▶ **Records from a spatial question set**
========

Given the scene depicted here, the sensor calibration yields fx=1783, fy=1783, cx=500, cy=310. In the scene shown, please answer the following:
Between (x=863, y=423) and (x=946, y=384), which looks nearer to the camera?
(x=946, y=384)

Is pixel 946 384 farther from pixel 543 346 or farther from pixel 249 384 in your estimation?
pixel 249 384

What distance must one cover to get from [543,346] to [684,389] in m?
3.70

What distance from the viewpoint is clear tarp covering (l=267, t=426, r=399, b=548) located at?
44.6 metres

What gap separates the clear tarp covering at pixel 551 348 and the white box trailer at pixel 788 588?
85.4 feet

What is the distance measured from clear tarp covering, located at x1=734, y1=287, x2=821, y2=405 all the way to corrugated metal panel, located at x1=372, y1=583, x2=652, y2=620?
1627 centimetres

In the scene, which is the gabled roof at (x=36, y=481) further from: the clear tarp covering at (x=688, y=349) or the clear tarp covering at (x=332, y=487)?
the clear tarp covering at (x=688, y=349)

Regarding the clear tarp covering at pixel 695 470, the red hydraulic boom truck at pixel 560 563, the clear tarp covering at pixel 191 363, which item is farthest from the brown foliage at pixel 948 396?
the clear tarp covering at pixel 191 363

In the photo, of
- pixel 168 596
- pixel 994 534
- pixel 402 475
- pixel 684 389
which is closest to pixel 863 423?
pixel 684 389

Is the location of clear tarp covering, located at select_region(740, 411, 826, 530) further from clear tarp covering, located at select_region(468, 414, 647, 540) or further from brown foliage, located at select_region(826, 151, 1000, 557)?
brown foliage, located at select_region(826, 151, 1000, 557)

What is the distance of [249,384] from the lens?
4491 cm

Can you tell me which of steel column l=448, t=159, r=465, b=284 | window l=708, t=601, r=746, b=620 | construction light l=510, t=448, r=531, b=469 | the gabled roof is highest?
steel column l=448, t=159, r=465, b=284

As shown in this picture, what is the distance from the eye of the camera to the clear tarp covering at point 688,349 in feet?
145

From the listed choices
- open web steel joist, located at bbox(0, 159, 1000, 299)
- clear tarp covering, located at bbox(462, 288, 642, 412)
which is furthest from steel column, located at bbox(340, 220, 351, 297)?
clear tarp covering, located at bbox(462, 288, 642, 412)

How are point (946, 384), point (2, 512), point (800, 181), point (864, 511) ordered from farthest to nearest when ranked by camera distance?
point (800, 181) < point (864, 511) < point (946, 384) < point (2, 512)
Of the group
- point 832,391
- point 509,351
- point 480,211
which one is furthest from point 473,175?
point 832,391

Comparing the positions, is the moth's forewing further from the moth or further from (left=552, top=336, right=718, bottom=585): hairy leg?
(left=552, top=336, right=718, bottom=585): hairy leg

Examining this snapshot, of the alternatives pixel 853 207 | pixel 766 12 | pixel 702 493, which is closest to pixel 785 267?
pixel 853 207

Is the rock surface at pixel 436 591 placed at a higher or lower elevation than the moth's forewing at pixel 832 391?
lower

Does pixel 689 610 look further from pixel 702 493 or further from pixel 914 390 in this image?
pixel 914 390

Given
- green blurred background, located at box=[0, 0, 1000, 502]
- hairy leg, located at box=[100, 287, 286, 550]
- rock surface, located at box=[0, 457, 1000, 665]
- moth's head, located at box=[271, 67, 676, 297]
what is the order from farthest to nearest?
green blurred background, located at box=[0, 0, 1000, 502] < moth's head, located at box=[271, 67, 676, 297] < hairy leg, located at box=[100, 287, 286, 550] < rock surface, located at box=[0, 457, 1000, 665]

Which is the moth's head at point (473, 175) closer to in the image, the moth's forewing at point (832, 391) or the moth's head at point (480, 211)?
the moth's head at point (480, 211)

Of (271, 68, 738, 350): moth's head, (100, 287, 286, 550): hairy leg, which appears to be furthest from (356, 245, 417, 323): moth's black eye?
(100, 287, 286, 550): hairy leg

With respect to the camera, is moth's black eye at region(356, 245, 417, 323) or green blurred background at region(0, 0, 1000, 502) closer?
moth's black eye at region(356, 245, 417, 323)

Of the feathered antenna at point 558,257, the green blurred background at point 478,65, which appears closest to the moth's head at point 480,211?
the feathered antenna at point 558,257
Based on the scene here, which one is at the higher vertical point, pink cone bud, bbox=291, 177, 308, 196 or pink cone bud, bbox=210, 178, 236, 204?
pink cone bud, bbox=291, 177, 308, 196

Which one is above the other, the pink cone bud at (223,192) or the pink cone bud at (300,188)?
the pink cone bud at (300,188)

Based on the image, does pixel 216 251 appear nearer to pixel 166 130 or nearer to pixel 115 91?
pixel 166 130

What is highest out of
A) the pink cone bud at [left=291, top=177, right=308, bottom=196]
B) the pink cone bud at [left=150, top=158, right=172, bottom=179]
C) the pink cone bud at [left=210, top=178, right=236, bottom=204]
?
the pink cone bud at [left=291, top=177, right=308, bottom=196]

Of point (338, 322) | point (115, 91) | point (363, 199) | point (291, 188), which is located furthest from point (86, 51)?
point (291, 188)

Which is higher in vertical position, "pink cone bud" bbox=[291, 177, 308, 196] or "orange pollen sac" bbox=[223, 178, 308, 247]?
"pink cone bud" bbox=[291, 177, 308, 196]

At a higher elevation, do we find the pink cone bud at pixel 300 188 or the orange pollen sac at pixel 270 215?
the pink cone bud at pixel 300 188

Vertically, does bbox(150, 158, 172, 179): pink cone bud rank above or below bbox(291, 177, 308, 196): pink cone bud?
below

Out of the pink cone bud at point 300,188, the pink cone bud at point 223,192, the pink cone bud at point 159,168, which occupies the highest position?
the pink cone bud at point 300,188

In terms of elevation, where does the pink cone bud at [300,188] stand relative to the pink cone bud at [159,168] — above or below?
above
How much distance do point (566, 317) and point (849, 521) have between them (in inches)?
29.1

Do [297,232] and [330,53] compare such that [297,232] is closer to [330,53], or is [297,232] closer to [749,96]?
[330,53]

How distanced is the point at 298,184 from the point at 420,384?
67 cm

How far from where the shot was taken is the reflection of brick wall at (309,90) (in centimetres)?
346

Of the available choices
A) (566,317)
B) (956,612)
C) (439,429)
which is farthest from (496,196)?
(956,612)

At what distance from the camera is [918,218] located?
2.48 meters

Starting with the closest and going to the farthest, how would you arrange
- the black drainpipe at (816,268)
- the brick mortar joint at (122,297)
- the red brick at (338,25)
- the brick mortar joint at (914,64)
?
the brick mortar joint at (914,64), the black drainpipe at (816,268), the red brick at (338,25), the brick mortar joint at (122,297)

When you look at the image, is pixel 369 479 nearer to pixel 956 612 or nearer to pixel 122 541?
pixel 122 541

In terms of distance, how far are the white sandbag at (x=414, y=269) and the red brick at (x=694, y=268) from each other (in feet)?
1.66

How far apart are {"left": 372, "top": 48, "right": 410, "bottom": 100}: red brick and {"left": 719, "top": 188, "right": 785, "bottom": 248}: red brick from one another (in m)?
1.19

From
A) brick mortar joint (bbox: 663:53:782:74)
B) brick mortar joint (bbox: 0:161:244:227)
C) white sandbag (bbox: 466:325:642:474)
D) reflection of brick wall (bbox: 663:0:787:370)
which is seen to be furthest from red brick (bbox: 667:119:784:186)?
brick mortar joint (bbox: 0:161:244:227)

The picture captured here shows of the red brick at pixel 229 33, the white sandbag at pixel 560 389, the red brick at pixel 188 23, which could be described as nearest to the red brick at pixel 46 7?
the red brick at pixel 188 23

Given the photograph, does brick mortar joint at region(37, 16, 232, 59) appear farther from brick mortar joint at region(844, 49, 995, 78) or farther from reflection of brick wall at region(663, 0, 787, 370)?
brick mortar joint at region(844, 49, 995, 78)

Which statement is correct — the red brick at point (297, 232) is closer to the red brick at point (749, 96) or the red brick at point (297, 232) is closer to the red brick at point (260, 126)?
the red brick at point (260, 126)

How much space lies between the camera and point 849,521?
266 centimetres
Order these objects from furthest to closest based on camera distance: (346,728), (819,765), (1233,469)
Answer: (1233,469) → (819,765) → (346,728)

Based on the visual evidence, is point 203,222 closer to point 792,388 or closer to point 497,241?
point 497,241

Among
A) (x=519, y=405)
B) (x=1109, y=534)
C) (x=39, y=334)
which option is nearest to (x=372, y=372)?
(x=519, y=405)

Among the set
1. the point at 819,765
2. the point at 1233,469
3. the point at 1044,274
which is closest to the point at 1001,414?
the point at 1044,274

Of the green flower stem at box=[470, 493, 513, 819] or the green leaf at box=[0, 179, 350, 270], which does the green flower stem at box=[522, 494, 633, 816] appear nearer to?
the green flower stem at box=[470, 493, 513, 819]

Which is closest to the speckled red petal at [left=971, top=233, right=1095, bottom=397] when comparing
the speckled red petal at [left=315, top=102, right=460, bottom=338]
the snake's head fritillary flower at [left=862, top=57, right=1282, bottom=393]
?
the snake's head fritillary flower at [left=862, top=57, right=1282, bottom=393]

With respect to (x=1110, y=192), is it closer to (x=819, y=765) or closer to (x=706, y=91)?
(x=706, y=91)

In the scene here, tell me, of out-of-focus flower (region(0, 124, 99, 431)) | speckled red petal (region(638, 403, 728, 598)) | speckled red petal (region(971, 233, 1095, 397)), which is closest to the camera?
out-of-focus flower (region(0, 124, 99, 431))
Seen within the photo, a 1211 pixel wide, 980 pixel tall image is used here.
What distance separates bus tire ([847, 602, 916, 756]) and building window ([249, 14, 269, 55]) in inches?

========

▶ **PROBLEM DESCRIPTION**
Rewrite the material from its first line through the line containing "44.6 metres", replacing "clear tarp covering" with "plastic sheeting" and leaving everything else unchanged. Give only those lines.

▶ **SOLUTION FOR THIS TASK**
Given the scene depicted here, the sensor calibration yields fx=1783, fy=1783, cx=500, cy=310. In the scene shown, please answer the following:
Between (x=863, y=423) and (x=946, y=384), which looks nearer to the camera?
(x=946, y=384)

Is pixel 946 384 farther from pixel 543 346 or farther from pixel 249 384 in your estimation?
pixel 249 384

What distance must one cover to get from [543,346] to [684,389] in m?
3.70

What distance from the viewpoint is plastic sheeting (l=267, t=426, r=399, b=548) located at?
44.6 metres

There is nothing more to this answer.